* Stated problem
Output the rows between the lines holding "This scene, as" and "17.4 meters", inclusive, as a two-column CSV with the columns text and answer. Put one row per record, with each field in double quotes and any line breaks replaced by spaces.

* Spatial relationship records
▬▬▬▬▬▬
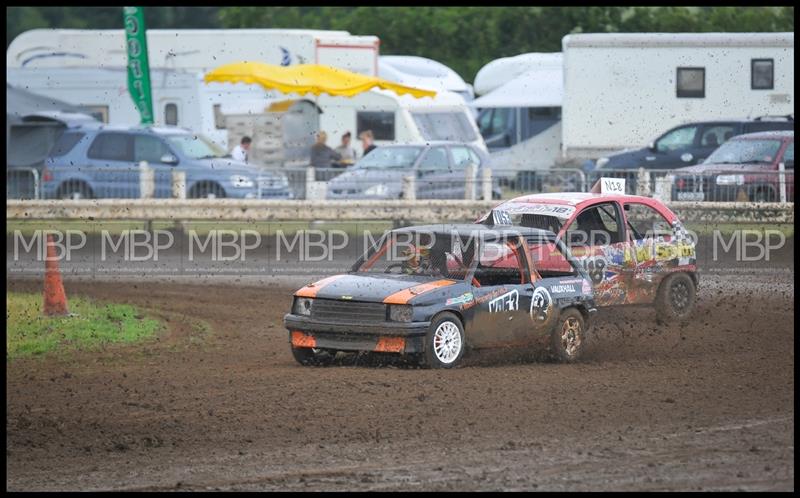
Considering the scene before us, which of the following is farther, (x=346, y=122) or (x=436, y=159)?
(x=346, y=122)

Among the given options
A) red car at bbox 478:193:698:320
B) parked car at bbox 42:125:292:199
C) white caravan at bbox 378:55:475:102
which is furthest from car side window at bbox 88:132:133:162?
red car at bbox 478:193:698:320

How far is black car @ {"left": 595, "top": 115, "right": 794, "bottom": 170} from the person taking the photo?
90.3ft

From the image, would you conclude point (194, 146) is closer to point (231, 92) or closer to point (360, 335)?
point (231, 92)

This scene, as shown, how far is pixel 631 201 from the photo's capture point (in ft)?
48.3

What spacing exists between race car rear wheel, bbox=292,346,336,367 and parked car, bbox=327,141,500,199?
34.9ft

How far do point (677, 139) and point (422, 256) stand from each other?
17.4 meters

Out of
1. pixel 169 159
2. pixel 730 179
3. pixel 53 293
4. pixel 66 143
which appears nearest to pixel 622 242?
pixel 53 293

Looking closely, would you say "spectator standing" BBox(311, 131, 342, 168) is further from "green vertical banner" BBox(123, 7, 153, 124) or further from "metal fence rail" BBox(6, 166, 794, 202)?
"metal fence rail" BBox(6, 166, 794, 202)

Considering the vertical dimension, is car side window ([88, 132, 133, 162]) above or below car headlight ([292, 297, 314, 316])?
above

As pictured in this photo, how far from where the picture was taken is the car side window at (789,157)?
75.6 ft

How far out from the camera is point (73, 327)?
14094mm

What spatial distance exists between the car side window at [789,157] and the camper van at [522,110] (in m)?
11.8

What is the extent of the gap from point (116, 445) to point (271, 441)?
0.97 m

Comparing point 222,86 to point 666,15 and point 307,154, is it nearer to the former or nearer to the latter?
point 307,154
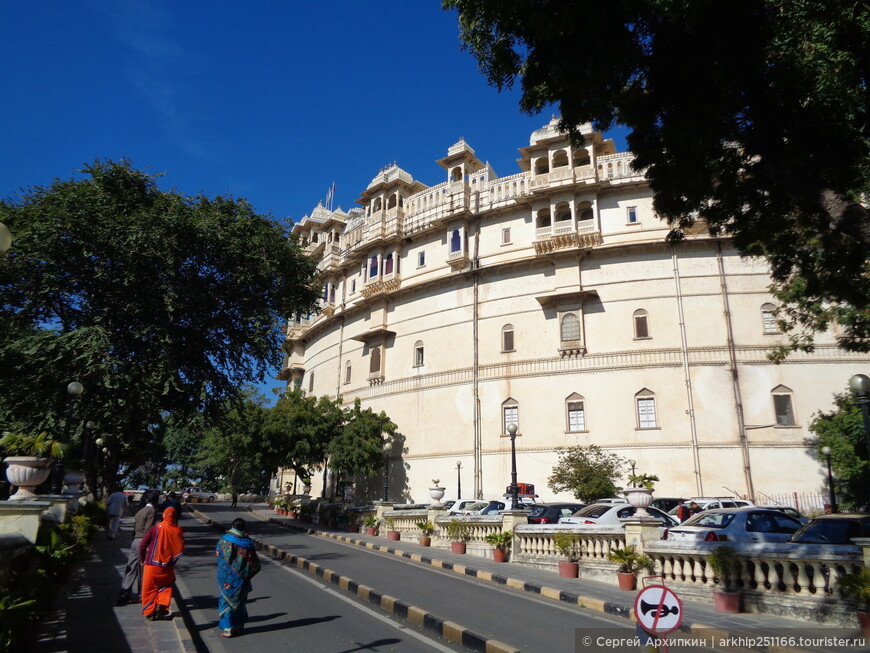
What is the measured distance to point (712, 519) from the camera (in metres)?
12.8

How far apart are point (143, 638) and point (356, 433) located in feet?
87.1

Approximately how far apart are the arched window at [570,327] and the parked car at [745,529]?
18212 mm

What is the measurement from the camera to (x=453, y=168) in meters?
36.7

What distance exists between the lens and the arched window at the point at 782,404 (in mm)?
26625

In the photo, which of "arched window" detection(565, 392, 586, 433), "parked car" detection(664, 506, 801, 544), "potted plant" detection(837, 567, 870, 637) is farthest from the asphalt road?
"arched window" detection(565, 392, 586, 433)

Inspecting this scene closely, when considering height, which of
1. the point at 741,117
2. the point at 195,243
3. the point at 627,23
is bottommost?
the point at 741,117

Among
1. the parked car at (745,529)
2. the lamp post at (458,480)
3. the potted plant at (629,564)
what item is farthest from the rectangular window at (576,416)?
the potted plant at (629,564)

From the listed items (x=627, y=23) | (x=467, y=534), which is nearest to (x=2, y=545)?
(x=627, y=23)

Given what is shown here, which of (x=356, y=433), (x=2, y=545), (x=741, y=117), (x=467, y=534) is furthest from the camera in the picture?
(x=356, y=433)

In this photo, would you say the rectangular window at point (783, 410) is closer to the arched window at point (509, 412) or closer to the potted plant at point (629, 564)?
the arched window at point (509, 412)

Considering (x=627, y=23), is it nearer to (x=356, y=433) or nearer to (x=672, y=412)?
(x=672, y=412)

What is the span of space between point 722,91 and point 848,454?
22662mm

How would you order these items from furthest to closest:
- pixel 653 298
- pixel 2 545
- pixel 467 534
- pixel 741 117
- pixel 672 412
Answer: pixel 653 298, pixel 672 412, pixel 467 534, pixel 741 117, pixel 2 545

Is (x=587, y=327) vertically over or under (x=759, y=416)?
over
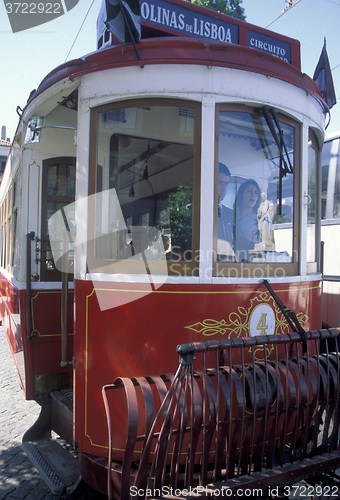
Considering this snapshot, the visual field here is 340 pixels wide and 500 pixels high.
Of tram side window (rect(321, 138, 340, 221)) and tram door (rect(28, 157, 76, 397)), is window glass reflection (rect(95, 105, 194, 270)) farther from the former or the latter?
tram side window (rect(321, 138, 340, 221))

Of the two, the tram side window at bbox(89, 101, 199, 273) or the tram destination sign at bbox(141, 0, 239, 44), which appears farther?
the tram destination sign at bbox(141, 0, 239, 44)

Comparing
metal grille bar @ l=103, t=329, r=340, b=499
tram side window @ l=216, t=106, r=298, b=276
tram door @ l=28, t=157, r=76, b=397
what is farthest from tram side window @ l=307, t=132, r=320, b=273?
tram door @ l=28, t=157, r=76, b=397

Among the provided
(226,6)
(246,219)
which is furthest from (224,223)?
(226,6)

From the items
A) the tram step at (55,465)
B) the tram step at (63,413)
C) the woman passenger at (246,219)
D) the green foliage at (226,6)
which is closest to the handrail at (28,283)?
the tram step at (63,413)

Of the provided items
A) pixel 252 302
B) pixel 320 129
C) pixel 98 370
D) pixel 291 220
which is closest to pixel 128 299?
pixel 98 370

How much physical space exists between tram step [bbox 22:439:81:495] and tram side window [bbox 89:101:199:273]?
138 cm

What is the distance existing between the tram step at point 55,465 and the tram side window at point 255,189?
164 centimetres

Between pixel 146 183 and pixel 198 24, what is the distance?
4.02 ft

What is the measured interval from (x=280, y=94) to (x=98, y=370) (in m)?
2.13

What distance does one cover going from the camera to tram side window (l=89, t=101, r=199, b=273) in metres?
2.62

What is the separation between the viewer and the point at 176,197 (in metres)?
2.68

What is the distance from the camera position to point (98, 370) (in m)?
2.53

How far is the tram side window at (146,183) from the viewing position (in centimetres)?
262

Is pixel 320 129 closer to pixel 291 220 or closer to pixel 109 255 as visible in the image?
▬▬▬▬▬▬
* Full response
text,answer
"This scene, as shown, how far is pixel 631 201 from the photo's capture point (in ft)?","48.3"
"What spacing exists between race car rear wheel, bbox=292,346,336,367 and parked car, bbox=327,141,500,199?","34.9ft"
"How far do point (677, 139) and point (422, 256) stand from each other?","17.4 meters"